Narcissus – Dublin Fringe Festival – Review
Archway & tasteinyourmouth
The Boys School – Smock Alley
Written and performed by William Dunleavy
“I was friends with Mark and Matt. Or Matt and Mark. Whatever. They’re the same, really. Hot. Glamorous. Fun.”
This production gives us an insight into the lives of three glamorous young men. We meet our main protagonist and hear him discussing his two friends, Matt and Mark. The three friends were inseparable for a period, but their relationship is more complex than that. Matt and Mark are lovers, a power couple of sorts, but such definitions rarely matter as they slip between different men. The play talks about a typical wild night in their young lives as they look to meet Luke Evans, a Hollywood star that is in town for a play he is starring in. They roll from one party to the next, in search of their elusive leading man.
This production takes the form of a monologue, with writer and actor William Dunleavy on stage for the duration. There are moments where the text is pre-recorded and Dunleavy’s voice comes through the PA system, while he acts out moments from the script, downing a variety of drinks or taking pills. The night is filled with chemical abuse and the lure of sex. The three young men have power over the older men they meet, they know it and use it.
The staging is simple, with a raised platform almost like a catwalk, which the performer moves around and occasionally dangles off. The tiny space of the Boys’ school creates an intimate atmosphere, like a confessional as we hear all the gory details.

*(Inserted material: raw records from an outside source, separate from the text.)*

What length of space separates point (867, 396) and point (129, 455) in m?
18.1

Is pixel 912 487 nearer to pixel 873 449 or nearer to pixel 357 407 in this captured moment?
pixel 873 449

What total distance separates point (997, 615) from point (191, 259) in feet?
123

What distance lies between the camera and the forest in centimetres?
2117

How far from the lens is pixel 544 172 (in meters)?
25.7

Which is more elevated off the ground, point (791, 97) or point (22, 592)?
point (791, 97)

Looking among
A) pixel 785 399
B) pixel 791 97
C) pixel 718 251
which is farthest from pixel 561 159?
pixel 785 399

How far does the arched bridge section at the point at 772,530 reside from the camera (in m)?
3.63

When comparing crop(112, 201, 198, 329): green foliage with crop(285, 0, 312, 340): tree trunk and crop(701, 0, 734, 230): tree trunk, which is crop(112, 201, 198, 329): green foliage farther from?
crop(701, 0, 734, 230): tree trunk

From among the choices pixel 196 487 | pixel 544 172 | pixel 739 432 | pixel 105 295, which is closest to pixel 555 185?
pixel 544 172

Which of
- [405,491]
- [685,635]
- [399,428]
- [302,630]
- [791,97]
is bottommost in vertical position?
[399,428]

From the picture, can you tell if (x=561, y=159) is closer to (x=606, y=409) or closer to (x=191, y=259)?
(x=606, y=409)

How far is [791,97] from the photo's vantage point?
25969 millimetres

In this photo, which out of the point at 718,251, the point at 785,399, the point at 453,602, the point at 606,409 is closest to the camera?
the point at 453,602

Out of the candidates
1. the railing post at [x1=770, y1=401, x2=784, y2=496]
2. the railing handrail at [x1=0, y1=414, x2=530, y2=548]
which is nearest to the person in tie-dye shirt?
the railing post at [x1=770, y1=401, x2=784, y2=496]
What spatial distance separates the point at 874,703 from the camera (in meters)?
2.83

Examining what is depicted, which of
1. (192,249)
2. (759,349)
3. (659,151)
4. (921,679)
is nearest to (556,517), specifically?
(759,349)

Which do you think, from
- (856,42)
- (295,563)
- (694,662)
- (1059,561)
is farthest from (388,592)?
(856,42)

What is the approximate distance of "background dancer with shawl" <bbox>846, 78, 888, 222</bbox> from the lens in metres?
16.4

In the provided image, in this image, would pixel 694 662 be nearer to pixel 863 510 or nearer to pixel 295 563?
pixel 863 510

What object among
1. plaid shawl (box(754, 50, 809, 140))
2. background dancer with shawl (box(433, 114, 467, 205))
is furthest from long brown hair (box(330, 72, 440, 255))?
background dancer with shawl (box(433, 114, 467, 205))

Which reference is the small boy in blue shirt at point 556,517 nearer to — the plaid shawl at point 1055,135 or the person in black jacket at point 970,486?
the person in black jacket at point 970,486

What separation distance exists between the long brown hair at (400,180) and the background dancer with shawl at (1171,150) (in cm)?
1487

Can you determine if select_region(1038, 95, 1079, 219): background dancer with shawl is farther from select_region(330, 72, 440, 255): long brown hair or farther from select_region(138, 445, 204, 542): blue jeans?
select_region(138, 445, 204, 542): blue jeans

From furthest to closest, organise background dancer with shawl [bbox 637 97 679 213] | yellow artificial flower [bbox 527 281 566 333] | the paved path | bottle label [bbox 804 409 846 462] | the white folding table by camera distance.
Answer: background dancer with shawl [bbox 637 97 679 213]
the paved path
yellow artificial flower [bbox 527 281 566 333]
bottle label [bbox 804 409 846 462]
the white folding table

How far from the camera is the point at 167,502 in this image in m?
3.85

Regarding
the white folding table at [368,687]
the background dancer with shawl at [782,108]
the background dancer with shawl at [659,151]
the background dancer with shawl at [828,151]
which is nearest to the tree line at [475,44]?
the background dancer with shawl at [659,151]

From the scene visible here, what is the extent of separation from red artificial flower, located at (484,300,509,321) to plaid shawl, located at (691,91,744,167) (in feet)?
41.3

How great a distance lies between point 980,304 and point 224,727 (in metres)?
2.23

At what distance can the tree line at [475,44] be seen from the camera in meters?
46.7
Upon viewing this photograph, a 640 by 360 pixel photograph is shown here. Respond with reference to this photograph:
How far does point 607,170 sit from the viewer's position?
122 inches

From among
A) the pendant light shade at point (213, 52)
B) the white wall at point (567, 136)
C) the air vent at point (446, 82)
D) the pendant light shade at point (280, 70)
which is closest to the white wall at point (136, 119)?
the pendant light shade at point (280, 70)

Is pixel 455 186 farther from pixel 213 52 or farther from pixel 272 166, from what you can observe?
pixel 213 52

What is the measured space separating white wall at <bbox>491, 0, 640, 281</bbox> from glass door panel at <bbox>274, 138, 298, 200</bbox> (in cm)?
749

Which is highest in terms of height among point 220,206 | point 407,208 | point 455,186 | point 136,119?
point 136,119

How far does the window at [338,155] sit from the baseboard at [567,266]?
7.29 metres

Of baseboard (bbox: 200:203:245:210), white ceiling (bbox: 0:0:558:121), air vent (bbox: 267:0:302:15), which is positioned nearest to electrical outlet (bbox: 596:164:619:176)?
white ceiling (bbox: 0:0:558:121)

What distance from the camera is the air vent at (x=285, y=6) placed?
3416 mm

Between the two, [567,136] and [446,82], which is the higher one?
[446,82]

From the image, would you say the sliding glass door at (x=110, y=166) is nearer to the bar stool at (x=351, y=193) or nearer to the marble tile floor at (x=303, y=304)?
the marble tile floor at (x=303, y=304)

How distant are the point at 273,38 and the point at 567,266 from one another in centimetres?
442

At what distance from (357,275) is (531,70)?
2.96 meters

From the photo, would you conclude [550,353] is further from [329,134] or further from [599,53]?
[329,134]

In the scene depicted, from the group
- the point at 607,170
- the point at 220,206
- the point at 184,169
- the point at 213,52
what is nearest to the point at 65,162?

In some respects, there is nothing shockingly new about the work. The lives of young, attractive gay men have often been detailed on stage, but this work has much to recommend it. The writing is sharp and funny, reminiscent of Bret Easton Ellis’ early work. The delivery of the text is nonchalant and casual. Dunleavy is an impressive performer, he creates an intimacy with the audience, making eye contact with audience members so you feel part of his scene, regardless of how far removed you are in reality! The story is without a denouement which is the main flaw of the piece, but otherwise, it’s an impressive production that deserves to be seen by larger audiences than current restrictions permit.